| Text shown |
◆ ◆ ◆

Last month, Michael Zehaf Bibeau fatally shot a soldier stationed at the Canada War Memorial in Ottawa. After fleeing the scene, he raced for the capital, where Kevin Vickers, a Canadian House of Commons sergeant-at-arms, killed him in a gunfight. The shock of this unprecedented attack on Canadian soil resonated throughout the country and around the world. Unquestionably, there is a security problem in Canada that must be resolved to ensure the safety of its political officials.

But new legislation intended to do just that is now on the table in Canada. The Protection of Canada from Terrorists Act, or Bill C-44, will radically increase the power of spy agencies in the country. C-44, introduced by the Canadian Parliament just five days after the attack, would “lower the threshold for preventative arrests” by the Royal Canadian Mounted Police (RCMP), authorize Communications Security Establishment Canada (CSEC), Canada’s NSA-equivalent, to eavesdrop on foreign countries and increase protections for intelligence informants. On the surface, this legislation may seem necessary to protect Canadian citizens from terrorist threats. Unfortunately, the bill is extremely damaging to citizens’ rights, especially the right to privacy.

This isn’t the first time the Canadian government has been accused of overstepping their bounds. Last year, documents released by whistleblower Edward Snowden revealed CSEC’s capability to spy on Canadian citizens through airport Wi-Fi networks and phone metadata collection. Though phone metadata collection doesn’t record the content of conversation, it can include both parties’ phone numbers, location data, call duration, time of the call and other unique identifiers.

This type of overarching surveillance is a direct violation of a person’s basic privacy rights. Allowing the government to indiscriminately spy on its citizens denies them of their ability to function in a free society. Griswold v. Connecticut (1965) set the precedent for a constitutional ‘right to privacy’ in the US, a model that most liberal democracies have warped in recent decades.

The overreach by the Canadian government is, indeed, frightening and even irrational. A fascinating piece by Tom Henheffer, Executive Director of the Canadian Journalists for Free Expression, claims that in 2010 more Americans were killed by lightening strikes than terror attacks. Like the American PATRIOT Act, C-44 was drafted under the pretense of national security following a series of terrorist attacks. Already a controversial subject, privacy activists are harshly criticizing the bill that both violates their right to due process and leaves the government less accountable to the people.

◆ ◆ ◆

| Collected material |
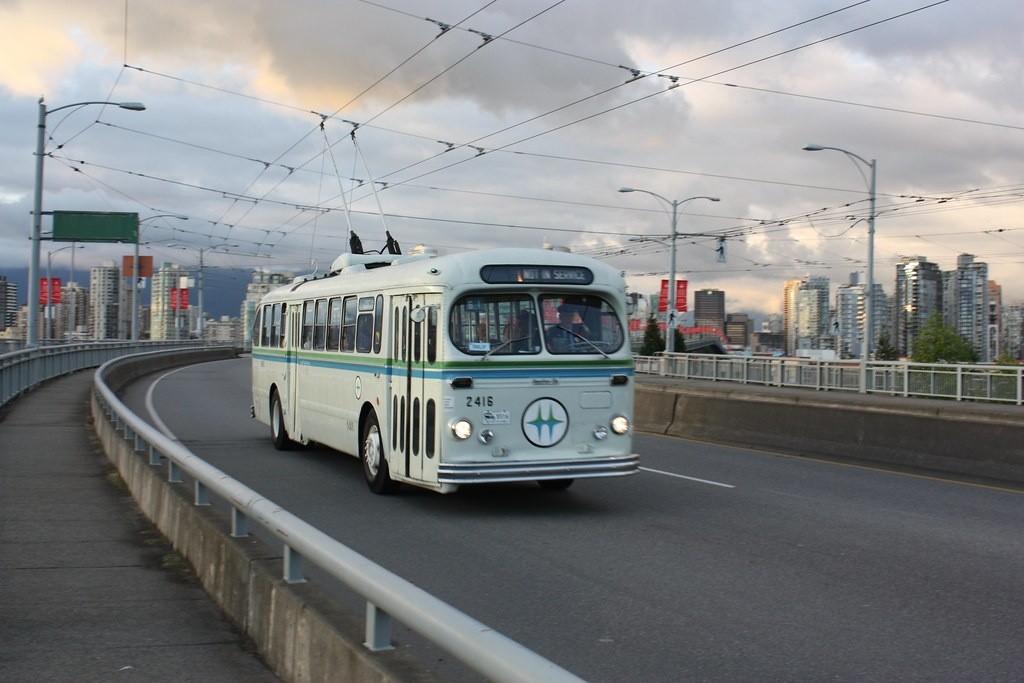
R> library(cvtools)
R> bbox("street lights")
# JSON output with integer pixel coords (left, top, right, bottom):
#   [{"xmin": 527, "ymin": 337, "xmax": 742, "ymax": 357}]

◆ ◆ ◆

| Short task 1 |
Rewrite the passage of the article on Canada's Bill C-44, beginning at the words "This type of" and ending after "in recent decades.", with "liberal democracies" changed to "Western democracies".
| Short task 2 |
Continue the article on Canada's Bill C-44 from where it stops.

| Exercise output 1 |
This type of overarching surveillance is a direct violation of a person’s basic privacy rights. Allowing the government to indiscriminately spy on its citizens denies them of their ability to function in a free society. Griswold v. Connecticut (1965) set the precedent for a constitutional ‘right to privacy’ in the US, a model that most Western democracies have warped in recent decades.

| Exercise output 2 |
Canada should, at all costs, avoid straying from this model and devolving into a surveillance state that stifles its citizens’ free speech. Afraid to speak out against the government or read controversial texts, the state loses out just as much as its citizens do. More specifically, taking away someone’s privacy kills his or her creativity. Concerned that the government is watching, people are unwilling to challenge the status quo and research or visit sites that may red flag their online activity. Likewise, people become less willing to create controversial content, worried the government is tracking their every keystroke. Glen Greenwald’s expertly presented TED Talk shows on how destructive the surveillance state can become when free speech is muted.

Recent history reveals that ramping up the development of a surveillance state greatly affects the rights of average citizens despite the minimal benefits they reap from such programs. Instead of following in the footsteps of the United States, Canada must rise to the occasion and avoid falling into the same rights-redacting spiral.

The question ultimately becomes one of cost-benefit analysis. Is the cost of sacrificing Canadian citizens privacy rights outweighed by the benefits of a safer state? The answer is a resounding no. Surveillance isn’t efficient or effective. A study by the New America Foundation showed that less than 2% of terrorism-related charges used metadata in any useful way to secure a conviction. Canadian citizens lose freedoms and liberties granted to them by their government in exchange for a system that monitors and catalogues their every call and move. The tradeoff just isn’t worth it.

There are appropriate ways Canada can protect its borders and bolster national security without violating its citizens’ rights. The Royal Canadian Mounted Police (RCMP) announced the development of a new surveillance fence that will extend over 400 miles. Aimed at preventing transnational crime, especially cigarette fraud and other narcotic activities, the fence will include overt and covert surveillance methods, which will deter and prevent crime without drastically affecting the average citizen’s privacy and wellbeing.

Preventing terrorist attacks within any country is a political impossibility. As such, benefits to be reaped from individual privacy greatly outweigh the diminishing returns of a totalitarian surveillance system that keeps its tape recorder running continuously. The state should function as the people’s protector; hasty prevention tactics that impede on citizens’ rights, however, should not be tolerated or implemented. The loon can and should still peer down on its people, but not without undertaking the proper procedures to do so.

Rather than focusing on large-scale metadata collection that is inefficient and unwarranted, the Canadian government should instead look into increasing the country’s border security while simultaneously improving public safety services across the country. By moving away from metadata and large-scale online data collection that casts a wide net, the Canadian government will find a cost-efficient way to balance national security and citizens’ rights concerns appropriately.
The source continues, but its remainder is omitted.